El optimismo adolescente
Columna de Salvador Gutiérrez
No soy un catastrofista. No soy de los que cree que vamos para atrás, como los cangrejos. Al contrario, creo que vamos cada vez a mejor, que el ser humano y el mundo que lo acoge viven uno de los mejores momentos de la Historia. No soy un catastrofista. Pero tampoco soy un frívolo ni un superficial, ni soy de los que ven el futuro con ojos bobalicones y actitud anestesiada, con una sonrisa tonta colgando de los labios y pensando, ingenuamente, que todo es maravilloso y que lo mejor está por venir.
Leo, en un periódico de tirada nacional, una entrevista con Steven Pinker, catedrático de psicología cognitiva en la Universidad de Harvard. Pinker es uno de esos intelectuales a los que algunos meten en el saco de lo que llaman el ‘nuevo optimismo’. Pinker, con datos y con números, pretende demostrar que la pobreza en el mundo, por ejemplo, ha descendido drásticamente en los últimos años. ¿Quién puede contradecir a un profesor de tal talla académica e intelectual? Es más, reitero, soy de los que piensa que este mundo ha dado pasos de gigante en el terreno material, en el ético y en el de los derechos humanos. Pero nuestro innegable avance está poniendo contra las cuerdas el ecosistema del planeta. Esta es una sociedad que, conforme avanza, ensucia y contamina. Y que de tanto avanzar puede que, algún día, tenga que pararse en seco. Y eso no lo dice ni lo recuerda Pinker. Ni Pinker ni el coro de intelectuales felices y dicharacheros que están encantados con lo que se cuece en el planeta. Efectivamente, creo que existe ese ‘nuevo optimismo’ que lo fía todo al futuro; un futuro que por arte de magia y de birlibirloque será el novamás, lo nunca visto. Esos nuevos optimistas creen, ciegamente, que un éter misterioso solucionará todos los problemas del mundo en un abrir y cerrar de ojos; que, alguna fórmula milagrosa, surgida de la nada, pondrá orden, ipso facto, en el caos medioambiental en el que estamos inmersos; que una especie de inercia natural va a arreglar todo lo que está descuajaringado en estos momentos. Sin que nosotros tengamos que hacer nada ni cambiar de rumbo.
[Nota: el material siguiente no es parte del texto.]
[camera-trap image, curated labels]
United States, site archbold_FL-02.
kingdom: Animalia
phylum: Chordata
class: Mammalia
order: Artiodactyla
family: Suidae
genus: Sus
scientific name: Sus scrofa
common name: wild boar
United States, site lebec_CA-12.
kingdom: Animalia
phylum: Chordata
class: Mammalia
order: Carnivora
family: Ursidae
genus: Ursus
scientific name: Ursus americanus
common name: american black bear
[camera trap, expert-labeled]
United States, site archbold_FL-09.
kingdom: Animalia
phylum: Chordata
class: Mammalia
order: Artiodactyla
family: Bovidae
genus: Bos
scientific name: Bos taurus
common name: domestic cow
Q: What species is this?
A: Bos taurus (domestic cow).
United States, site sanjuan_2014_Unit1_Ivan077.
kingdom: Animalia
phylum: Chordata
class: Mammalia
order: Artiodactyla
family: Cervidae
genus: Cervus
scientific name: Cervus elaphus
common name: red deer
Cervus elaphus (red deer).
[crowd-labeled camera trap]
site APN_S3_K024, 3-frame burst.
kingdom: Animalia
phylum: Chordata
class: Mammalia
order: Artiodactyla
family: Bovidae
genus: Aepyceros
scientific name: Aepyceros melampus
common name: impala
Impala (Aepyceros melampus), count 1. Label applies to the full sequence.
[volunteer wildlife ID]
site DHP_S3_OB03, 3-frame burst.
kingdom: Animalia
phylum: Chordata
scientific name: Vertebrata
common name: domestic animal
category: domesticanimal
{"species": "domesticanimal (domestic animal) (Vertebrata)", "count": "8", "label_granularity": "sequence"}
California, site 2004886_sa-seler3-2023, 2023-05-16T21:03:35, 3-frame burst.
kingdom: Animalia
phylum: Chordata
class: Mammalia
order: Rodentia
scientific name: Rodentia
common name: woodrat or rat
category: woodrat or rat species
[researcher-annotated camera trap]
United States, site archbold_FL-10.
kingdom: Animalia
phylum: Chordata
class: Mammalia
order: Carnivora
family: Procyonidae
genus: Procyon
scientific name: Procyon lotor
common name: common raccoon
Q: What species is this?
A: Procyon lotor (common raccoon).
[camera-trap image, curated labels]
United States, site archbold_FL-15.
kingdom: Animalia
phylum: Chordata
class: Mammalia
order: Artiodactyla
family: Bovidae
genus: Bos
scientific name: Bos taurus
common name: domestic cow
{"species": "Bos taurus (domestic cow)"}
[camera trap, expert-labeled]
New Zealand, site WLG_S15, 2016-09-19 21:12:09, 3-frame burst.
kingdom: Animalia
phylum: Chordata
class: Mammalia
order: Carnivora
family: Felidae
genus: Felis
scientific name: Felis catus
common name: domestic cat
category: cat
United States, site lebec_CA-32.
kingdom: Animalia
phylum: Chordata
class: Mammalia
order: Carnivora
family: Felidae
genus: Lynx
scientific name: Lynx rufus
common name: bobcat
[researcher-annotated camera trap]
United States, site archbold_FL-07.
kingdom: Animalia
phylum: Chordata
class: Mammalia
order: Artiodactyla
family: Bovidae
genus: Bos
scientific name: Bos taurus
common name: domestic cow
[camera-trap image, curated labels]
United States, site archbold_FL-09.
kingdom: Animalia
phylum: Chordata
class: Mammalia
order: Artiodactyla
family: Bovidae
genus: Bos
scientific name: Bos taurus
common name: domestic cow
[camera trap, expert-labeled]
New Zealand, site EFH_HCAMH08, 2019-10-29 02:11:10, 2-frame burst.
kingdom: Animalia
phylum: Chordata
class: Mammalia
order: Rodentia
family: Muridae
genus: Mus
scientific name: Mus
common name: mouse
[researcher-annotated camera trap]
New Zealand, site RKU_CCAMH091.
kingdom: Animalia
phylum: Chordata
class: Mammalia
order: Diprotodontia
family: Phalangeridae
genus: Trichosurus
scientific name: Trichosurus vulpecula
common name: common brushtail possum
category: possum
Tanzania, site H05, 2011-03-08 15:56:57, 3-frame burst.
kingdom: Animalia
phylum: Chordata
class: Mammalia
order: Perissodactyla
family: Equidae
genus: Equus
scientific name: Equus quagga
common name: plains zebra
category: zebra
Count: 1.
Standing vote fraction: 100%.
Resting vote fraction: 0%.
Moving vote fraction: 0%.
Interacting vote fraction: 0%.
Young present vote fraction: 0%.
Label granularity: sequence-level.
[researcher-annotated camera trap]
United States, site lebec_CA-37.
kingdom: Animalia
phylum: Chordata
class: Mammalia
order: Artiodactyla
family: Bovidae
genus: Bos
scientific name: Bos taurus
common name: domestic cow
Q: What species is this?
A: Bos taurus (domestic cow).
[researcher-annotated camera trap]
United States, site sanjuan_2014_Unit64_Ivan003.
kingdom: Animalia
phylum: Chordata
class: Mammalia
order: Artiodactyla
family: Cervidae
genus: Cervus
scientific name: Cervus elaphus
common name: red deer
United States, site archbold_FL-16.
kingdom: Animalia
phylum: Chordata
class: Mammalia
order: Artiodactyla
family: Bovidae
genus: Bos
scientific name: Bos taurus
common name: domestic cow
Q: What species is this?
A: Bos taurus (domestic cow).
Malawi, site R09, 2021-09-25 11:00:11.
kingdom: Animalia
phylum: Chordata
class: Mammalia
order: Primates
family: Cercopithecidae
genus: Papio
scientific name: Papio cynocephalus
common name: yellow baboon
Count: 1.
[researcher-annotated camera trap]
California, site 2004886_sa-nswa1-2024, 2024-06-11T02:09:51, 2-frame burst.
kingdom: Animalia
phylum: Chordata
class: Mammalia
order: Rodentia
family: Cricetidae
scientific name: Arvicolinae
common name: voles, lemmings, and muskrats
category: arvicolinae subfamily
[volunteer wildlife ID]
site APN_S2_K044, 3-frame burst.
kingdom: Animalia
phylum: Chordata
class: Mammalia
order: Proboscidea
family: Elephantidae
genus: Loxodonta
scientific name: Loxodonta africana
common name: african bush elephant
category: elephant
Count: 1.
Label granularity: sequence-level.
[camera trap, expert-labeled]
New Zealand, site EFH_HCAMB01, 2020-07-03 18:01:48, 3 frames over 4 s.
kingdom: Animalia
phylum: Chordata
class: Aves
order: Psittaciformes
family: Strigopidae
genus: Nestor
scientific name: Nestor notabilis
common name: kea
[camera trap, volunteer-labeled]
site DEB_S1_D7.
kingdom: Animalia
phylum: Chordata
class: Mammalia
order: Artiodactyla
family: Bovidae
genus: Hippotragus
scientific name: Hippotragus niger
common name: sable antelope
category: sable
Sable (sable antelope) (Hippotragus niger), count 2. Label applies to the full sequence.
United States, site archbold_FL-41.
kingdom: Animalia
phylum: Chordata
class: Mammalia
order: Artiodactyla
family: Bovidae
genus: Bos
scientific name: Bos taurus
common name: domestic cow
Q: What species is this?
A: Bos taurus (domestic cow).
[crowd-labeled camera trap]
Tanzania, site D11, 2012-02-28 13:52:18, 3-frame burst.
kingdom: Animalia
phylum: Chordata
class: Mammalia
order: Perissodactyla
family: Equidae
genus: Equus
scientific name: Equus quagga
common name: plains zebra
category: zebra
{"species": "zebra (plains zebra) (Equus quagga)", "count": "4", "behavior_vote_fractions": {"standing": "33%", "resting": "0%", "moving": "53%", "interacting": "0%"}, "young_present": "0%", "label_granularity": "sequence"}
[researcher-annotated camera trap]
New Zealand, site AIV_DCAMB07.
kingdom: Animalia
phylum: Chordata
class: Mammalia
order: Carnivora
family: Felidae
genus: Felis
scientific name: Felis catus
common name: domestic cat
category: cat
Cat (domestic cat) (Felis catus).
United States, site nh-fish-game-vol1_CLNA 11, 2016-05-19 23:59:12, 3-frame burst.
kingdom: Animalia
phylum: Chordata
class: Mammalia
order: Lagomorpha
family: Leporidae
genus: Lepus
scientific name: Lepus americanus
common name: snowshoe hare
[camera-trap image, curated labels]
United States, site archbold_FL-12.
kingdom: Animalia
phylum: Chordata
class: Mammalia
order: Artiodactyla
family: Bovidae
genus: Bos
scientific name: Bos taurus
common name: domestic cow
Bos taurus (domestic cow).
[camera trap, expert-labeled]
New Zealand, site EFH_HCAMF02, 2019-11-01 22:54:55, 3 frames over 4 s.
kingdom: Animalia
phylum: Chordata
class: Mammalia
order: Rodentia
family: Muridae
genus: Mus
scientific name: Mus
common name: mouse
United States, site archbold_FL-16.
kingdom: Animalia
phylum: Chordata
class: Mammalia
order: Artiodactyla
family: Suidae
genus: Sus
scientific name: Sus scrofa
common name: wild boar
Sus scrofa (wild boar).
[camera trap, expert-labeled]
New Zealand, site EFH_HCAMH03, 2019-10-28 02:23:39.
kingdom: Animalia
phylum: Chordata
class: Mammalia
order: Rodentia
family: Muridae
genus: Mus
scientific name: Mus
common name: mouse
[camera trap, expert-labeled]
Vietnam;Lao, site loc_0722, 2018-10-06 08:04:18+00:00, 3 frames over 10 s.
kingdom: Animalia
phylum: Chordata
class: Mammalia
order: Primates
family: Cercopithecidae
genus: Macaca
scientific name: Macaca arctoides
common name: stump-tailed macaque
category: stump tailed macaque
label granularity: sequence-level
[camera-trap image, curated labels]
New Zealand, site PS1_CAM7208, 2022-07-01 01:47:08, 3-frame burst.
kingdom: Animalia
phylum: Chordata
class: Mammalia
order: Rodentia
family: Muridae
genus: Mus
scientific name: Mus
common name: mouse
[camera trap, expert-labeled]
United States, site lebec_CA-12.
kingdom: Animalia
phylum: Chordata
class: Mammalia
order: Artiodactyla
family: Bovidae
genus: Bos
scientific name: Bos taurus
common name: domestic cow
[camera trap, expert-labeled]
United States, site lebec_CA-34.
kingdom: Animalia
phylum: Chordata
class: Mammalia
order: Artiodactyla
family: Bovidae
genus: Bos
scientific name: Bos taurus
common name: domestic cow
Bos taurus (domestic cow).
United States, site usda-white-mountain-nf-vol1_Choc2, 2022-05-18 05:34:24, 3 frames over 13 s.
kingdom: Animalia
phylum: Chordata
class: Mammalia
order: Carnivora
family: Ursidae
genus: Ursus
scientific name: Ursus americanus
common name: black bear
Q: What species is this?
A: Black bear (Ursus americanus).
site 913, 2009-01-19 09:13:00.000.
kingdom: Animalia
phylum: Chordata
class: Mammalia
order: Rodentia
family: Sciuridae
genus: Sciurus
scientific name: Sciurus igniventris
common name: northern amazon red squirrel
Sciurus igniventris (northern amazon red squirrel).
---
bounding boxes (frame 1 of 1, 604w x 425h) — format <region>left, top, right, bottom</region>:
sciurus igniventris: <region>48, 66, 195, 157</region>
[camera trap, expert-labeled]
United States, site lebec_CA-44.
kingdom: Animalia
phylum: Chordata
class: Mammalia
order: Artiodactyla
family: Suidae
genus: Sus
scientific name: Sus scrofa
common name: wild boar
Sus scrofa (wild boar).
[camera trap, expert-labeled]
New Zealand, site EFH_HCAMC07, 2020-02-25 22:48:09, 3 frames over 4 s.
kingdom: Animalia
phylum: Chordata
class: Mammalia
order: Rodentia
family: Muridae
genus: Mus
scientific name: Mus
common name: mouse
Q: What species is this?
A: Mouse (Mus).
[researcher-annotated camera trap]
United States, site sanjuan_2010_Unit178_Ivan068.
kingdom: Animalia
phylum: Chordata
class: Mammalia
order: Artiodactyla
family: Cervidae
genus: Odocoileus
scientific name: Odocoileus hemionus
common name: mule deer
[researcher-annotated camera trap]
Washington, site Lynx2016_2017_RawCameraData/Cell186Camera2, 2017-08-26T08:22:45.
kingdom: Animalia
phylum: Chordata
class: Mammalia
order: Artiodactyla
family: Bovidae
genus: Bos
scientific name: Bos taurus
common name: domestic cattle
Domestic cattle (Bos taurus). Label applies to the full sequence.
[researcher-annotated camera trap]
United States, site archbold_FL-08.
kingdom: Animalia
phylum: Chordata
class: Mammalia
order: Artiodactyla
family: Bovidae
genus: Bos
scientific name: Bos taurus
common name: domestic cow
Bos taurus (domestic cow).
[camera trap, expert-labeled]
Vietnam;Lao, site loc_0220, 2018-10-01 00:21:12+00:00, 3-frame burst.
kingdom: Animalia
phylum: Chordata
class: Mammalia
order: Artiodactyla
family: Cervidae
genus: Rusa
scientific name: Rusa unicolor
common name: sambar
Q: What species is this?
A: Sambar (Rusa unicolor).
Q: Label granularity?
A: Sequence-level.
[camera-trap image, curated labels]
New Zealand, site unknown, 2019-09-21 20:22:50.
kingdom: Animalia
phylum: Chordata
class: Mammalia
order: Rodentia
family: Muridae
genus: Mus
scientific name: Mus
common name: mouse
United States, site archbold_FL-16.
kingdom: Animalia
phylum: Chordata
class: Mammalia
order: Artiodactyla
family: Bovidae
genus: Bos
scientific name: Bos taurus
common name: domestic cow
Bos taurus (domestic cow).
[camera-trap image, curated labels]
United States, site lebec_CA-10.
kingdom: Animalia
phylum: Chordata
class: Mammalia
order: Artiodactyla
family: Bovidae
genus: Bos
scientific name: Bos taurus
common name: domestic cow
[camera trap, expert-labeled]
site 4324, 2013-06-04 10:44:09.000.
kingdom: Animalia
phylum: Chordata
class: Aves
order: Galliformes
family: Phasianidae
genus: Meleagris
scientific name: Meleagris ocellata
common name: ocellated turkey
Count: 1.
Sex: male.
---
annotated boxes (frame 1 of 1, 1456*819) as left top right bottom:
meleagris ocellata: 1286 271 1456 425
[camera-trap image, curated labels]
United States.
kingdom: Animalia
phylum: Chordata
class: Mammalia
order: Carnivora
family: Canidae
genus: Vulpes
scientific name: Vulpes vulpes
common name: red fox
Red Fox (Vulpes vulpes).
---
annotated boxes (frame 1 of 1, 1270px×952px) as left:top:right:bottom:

No creo en esos nuevos optimistas. Pero tampoco en los viejos derrotistas. Debe haber -hay- un término medio que huya de ese optimismo antropológico que se deja arrastrar por los alocados cantos de sirena de una sociedad hedonista, felicísima y muy satisfecha con su potencialidad -y su posteridad-, y que también reniegue de la negra miopía con la que algunos miran el presente y el futuro.
Esta sociedad, tan feliz y tan triste a la vez, me recuerda a esos adolescentes que un día están comiéndose el mundo y al otro el mundo se los come a ellos. Este mundo nuestro no deja de ser un tierno efebo que bascula entre la esperanza desmedida y la desesperanza más rancia.
Hace unos años, una revista americana organizó un concurso de microrrelatos. El tema: la vida humana en seis palabras. Este fue el relato ganador: “Nacimiento, infancia, adolescencia, adolescencia, adolescencia, muerte”.
No me cabe duda: de los grandes optimismos y de los grandes pesimismos nacen los radicalismos.
Al menos, mientras estemos metidos hasta el cuello en esa edad del pavo llamada adolescencia.